**TASK 1:** From the Jeff Buckley passage, reproduce the text beginning at the words "Bowen tells me" and stopping after the words "had, says Bowen.".
**TASK 2:** Condense the paragraph of the Jeff Buckley passage that opens "It wasn't until Buckley played England's Glastonbury Festival" into a bulleted list of its main facts.
**TASK 3:** According to the Jeff Buckley passage, where and on what date did Buckley drown?

**TEXT:**
%%

Bowen tells me a story about how Jimmy Page and Robert Plant, in the midst of their “Page and Plant” tour, invited Jeff to open one of their shows. Buckley, a huge fan of Led Zeppelin, turned it down because he felt he wasn’t worthy.
That’s the kind of humility he had, says Bowen.
It wasn’t until Buckley played England’s Glastonbury Festival in June 1995, almost a year after Grace was released, that Lory realized the power Buckley could have in large venues and festivals, how he could play in front of a hundred thousand people and make it seem so intimate, almost like his days playing at Sin-é. By the time the tour ended in 1996, Buckley and Columbia Records were making money around the world.
Buckley, of course, never got to see the impact Grace would have on the world. He drowned in the Wolf River Harbor in Memphis on May 29, 1997, at the age of 30. His autopsy ruled it an accident.
Thirty years later, Grace has been generally recognized as one of the greatest albums of all time. Younger generations have discovered the album, raving on YouTube about what a genius Buckley was. If you look on Reddit, you’ll find people discovering Grace for the first time and what that experience means to them.

%%

Saved entries

%%

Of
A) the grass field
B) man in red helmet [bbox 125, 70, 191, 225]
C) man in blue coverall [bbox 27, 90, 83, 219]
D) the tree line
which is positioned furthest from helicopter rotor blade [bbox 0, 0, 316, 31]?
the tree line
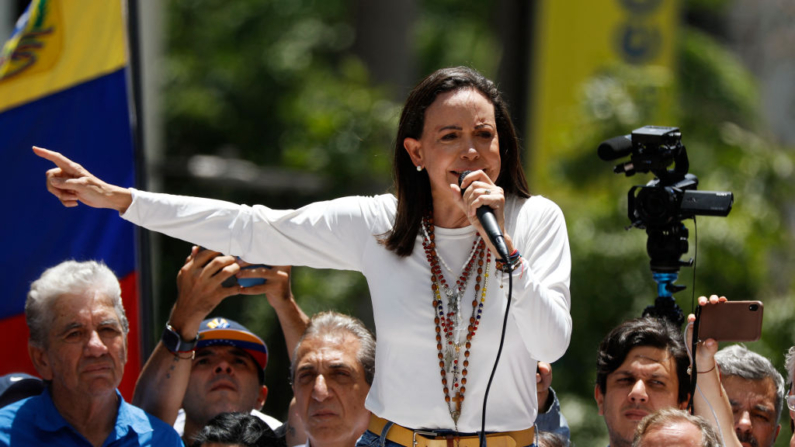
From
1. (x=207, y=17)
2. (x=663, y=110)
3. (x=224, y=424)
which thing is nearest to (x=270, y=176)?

%%
%%

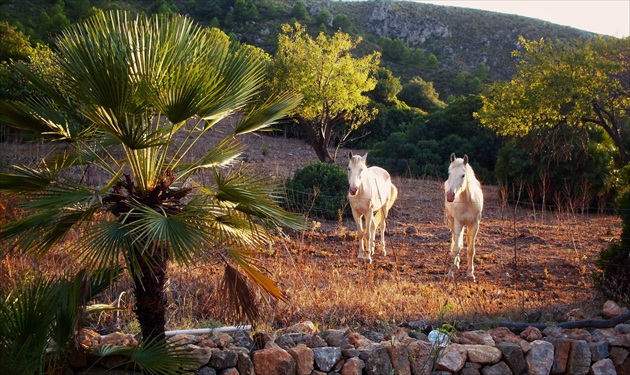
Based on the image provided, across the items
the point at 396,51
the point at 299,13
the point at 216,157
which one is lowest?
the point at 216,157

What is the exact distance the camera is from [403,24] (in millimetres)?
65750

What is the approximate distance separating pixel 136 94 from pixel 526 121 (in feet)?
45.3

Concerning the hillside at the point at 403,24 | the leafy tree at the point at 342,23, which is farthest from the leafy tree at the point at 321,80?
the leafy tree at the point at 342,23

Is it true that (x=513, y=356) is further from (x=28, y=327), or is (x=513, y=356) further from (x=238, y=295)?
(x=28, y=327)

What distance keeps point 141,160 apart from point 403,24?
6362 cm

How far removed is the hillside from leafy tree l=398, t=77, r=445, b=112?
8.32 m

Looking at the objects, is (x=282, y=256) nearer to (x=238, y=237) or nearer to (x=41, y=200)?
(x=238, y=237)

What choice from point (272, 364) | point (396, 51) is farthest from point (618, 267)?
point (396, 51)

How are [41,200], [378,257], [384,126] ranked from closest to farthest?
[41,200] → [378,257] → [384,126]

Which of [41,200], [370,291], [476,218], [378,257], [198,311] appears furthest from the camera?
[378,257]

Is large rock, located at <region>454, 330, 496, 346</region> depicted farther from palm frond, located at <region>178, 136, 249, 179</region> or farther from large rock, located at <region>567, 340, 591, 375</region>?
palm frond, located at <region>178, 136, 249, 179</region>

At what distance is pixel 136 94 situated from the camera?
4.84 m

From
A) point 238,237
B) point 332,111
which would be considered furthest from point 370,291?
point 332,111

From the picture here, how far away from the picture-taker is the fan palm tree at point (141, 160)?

%%
%%

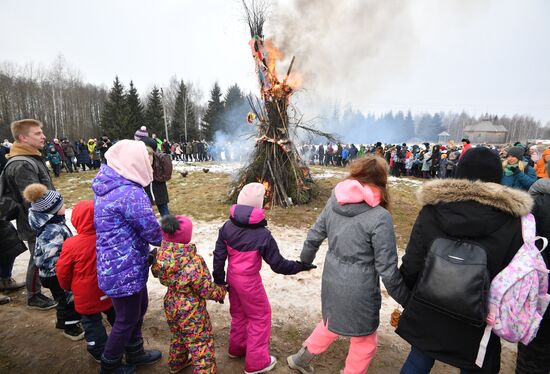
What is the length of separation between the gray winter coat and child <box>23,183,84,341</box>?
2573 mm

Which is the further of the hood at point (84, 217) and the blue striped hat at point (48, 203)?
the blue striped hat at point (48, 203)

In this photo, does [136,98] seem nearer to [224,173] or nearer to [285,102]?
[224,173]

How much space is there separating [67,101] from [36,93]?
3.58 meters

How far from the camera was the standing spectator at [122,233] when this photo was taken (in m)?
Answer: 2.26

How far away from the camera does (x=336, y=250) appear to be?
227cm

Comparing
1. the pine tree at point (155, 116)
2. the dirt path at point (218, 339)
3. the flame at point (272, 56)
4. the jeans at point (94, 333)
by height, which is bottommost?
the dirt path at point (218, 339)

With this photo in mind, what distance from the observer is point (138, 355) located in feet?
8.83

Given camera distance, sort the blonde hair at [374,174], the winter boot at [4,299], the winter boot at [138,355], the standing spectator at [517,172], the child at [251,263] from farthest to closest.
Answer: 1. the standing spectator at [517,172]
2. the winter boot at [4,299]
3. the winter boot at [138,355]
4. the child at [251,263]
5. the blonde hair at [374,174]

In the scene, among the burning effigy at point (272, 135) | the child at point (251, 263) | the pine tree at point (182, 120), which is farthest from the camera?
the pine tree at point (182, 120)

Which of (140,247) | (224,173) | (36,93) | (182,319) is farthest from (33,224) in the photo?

%%

**ANSWER SPACE 1:**
Bowen tells me a story about how Jimmy Page and Robert Plant, in the midst of their “Page and Plant” tour, invited Jeff to open one of their shows. Buckley, a huge fan of Led Zeppelin, turned it down because he felt he wasn’t worthy.
That’s the kind of humility he had, says Bowen.

**ANSWER SPACE 2:**
- Buckley played England's Glastonbury Festival in June 1995, almost a year after Grace was released.
- That show made Lory realize the power Buckley could have in large venues and festivals.
- He could play for a hundred thousand people and make it feel intimate, almost like his days at Sin-é.
- By the time the tour ended in 1996, Buckley and Columbia Records were making money around the world.

**ANSWER SPACE 3:** In the Wolf River Harbor in Memphis on May 29, 1997.